- [TEXT SHOWN]
Calverley was appointed director of the Temple project. With the increased funds, Broome was hired as Calverley's assistant in 1929. During eight seasons at the Temple, the two women were responsible for all the paintings and replications, with the help of a small staff of artists. Besides using large photographs to record the reliefs, the artists penciled over lines and inscriptions for a completely accurate rendering.

Broome and Calverley also used watercolor paintings to provide color to the reproductions, because only black and white photography was available at the time. The result of that effort is four volumes with coloured plates published by the University of Chicago between 1933 and 1958.

The artists lived together in a mudbrick house near the temple with two local servants. Broome and Calverley were actively involved in the life of the village, participating in feasts and ceremonies and often providing medical assistance to the villagers. The two women traveled together throughout Egypt, taking trains and often driving across the desert in a Jowett car they named Joey; Broome's impressions from that time are noted in letters and illustrations that were sent to her parents.

Broome retired from Egyptology in 1937 and returned to England due to her father's illness. She later painted a number of watercolours of Egyptian villages and the surrounding landscape. Over seventy of her paintings are on permanent exhibit at the Bushey Museum in Bushey, England. Broome's letters and papers are at the Griffith Institute in Oxford, England.

== Design and craft career in England ==

Broome's father, Washington Herbert Broome was a music and book publisher. He was a contemporary of William Morris, an influential designer in the British Arts and Crafts movement. W. Broome worked with Morris at the Kelmscott Press before establishing The Old Bourne Press with James Guthrie. In 1907, W. Broome built a house in Bushey that is now listed as a historically interesting building with Historic England. The Broome house "Avalon" was designed and built in the late Arts and Crafts Style. Myrtle Broome created painted panels and decorations throughout the house. She is also mentioned as being a designer and a craft worker, who designed for Liberty.

Avalon is also listed as the home of Myrtle and Washington Broomes' business – "Designers and Workers in Metal and Enamel". Historic England describes the house as being "of special interest as a building created for a designer and craftsman of the Arts and Crafts movement, containing a rich variety of decorative elements of the period designed by Broome and his daughter."

- [WHAT YOU NEED TO DO]
[1] Please extract the Broome passage from "Calverley was appointed" up to and including "1933 and 1958.".
[2] Decide whether each statement agrees with the Broome passage, answering yes or no and quoting the deciding words: (a) Broome was hired as Calverley's assistant in 1929. (b) The reproductions were recorded with color photography. (c) Broome returned to England because of her mother's illness.

- [ENTRIES SUPPLIED]

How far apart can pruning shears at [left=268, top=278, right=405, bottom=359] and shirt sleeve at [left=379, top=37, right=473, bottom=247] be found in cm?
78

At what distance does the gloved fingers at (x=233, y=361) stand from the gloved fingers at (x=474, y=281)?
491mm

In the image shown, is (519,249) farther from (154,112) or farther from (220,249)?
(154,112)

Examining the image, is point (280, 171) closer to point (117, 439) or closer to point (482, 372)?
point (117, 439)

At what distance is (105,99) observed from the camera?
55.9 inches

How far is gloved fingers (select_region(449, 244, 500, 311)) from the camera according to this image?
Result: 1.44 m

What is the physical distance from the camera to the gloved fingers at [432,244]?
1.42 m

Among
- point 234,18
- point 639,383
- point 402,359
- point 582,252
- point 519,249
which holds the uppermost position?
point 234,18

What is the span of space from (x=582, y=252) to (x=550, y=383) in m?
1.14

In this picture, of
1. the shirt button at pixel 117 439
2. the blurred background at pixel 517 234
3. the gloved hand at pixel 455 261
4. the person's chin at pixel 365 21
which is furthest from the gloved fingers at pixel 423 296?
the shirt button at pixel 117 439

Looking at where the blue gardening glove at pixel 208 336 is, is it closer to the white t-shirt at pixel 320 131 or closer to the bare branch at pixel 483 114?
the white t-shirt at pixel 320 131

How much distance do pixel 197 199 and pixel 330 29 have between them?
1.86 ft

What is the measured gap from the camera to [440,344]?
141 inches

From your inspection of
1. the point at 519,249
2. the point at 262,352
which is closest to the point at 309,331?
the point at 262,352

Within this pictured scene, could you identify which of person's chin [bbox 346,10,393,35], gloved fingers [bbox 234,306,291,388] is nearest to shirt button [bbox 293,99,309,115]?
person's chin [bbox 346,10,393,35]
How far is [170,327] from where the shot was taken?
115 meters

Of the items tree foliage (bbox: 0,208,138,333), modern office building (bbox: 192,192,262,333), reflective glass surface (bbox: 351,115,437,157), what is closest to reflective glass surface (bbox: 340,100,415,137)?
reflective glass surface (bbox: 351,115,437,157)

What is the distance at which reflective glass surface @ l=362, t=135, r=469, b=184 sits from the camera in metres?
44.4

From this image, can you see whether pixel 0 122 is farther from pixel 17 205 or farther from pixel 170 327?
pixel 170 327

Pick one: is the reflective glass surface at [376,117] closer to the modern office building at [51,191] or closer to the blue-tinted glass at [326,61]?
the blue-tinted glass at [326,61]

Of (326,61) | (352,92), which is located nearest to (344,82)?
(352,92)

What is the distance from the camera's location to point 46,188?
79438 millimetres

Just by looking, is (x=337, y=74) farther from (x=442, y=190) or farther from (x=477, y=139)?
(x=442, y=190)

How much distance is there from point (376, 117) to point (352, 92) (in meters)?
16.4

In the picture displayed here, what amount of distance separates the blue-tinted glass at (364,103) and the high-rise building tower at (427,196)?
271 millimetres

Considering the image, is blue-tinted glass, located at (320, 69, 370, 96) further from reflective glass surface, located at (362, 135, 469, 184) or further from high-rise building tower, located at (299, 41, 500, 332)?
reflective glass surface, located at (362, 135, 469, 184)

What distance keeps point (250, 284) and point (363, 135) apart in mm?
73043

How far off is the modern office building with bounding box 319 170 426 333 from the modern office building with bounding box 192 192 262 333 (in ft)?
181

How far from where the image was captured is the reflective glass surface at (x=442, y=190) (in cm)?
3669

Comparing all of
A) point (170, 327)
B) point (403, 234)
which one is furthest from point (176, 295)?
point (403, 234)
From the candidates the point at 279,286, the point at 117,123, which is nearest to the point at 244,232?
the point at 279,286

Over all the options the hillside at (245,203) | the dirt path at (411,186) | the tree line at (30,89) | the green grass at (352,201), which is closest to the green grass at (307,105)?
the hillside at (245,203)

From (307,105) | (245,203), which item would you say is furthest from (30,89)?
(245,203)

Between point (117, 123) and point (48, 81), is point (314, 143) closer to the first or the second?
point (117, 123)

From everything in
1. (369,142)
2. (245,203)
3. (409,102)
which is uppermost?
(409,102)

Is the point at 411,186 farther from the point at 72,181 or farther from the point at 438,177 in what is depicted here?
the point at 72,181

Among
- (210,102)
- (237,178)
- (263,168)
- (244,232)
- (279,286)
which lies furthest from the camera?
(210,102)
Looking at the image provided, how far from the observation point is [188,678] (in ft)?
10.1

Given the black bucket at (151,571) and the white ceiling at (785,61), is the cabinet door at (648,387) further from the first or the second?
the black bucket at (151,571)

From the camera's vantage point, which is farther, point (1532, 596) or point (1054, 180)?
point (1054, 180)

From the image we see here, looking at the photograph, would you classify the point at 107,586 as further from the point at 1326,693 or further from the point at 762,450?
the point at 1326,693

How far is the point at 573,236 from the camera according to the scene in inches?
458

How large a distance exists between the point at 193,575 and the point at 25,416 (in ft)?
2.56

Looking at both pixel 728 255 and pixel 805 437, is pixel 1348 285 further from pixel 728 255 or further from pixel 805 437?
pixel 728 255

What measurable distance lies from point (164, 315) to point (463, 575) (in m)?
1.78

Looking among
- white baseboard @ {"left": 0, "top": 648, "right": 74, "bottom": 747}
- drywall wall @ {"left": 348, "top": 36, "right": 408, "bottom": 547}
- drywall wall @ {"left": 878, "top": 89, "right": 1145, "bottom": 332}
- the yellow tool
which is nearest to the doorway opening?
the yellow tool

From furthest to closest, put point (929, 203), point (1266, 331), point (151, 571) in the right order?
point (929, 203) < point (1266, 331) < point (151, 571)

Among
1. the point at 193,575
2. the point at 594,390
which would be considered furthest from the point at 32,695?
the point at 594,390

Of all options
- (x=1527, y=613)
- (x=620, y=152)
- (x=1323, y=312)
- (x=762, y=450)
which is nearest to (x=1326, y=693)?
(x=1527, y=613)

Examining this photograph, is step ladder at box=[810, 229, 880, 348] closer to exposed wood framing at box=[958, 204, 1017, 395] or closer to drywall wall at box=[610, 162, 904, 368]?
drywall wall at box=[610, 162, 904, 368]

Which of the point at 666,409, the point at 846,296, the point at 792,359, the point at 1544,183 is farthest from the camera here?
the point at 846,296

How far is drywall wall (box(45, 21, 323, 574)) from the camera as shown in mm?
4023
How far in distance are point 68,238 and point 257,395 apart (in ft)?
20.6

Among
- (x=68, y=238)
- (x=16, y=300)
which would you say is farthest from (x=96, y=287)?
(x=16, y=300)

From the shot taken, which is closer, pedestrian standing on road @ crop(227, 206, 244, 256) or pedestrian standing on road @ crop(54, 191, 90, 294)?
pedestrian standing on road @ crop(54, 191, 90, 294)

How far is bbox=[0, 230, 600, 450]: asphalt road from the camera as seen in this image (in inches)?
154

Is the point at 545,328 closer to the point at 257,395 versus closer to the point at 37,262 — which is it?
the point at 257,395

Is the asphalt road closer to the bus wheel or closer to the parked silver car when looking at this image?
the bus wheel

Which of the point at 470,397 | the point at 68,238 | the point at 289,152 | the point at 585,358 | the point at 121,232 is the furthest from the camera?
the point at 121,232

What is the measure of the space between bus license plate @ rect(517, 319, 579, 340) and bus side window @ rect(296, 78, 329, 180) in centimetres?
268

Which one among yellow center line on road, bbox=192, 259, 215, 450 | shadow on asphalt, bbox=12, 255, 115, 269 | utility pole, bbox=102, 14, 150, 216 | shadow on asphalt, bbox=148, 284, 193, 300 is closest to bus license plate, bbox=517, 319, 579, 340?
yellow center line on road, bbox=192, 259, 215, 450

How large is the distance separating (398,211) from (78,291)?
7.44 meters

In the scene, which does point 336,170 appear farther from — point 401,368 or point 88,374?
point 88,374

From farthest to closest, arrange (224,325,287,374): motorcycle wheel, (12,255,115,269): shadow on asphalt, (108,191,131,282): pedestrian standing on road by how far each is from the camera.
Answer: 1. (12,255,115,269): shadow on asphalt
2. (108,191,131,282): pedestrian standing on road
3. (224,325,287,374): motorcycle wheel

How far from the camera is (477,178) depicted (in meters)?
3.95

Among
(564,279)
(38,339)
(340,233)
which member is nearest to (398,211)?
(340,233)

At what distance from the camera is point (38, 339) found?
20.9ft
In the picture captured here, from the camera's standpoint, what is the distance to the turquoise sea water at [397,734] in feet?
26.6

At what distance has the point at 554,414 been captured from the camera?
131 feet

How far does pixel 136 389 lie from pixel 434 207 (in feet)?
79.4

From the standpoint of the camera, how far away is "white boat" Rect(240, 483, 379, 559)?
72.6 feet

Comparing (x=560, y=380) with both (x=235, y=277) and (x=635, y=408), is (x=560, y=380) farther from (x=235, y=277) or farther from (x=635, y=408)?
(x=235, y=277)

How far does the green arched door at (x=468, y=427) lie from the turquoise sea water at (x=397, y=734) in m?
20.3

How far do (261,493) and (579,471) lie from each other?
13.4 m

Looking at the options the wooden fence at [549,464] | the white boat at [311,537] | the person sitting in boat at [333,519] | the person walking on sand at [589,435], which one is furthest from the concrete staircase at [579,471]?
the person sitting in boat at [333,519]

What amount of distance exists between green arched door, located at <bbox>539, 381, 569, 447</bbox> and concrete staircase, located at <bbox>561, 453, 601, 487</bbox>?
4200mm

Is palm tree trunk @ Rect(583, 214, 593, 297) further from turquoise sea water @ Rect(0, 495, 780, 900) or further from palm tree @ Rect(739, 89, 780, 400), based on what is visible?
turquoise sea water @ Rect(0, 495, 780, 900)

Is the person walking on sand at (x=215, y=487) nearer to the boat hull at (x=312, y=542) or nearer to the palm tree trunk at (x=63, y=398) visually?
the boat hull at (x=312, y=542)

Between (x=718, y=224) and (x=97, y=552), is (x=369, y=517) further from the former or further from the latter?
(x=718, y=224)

- [SOLUTIONS PER TASK]
[1]
Calverley was appointed director of the Temple project. With the increased funds, Broome was hired as Calverley's assistant in 1929. During eight seasons at the Temple, the two women were responsible for all the paintings and replications, with the help of a small staff of artists. Besides using large photographs to record the reliefs, the artists penciled over lines and inscriptions for a completely accurate rendering.

Broome and Calverley also used watercolor paintings to provide color to the reproductions, because only black and white photography was available at the time. The result of that effort is four volumes with coloured plates published by the University of Chicago between 1933 and 1958.

[2]
(a) Yes: "Broome was hired as Calverley's assistant in 1929."
(b) No: "because only black and white photography was available at the time."
(c) No: "returned to England due to her father's illness."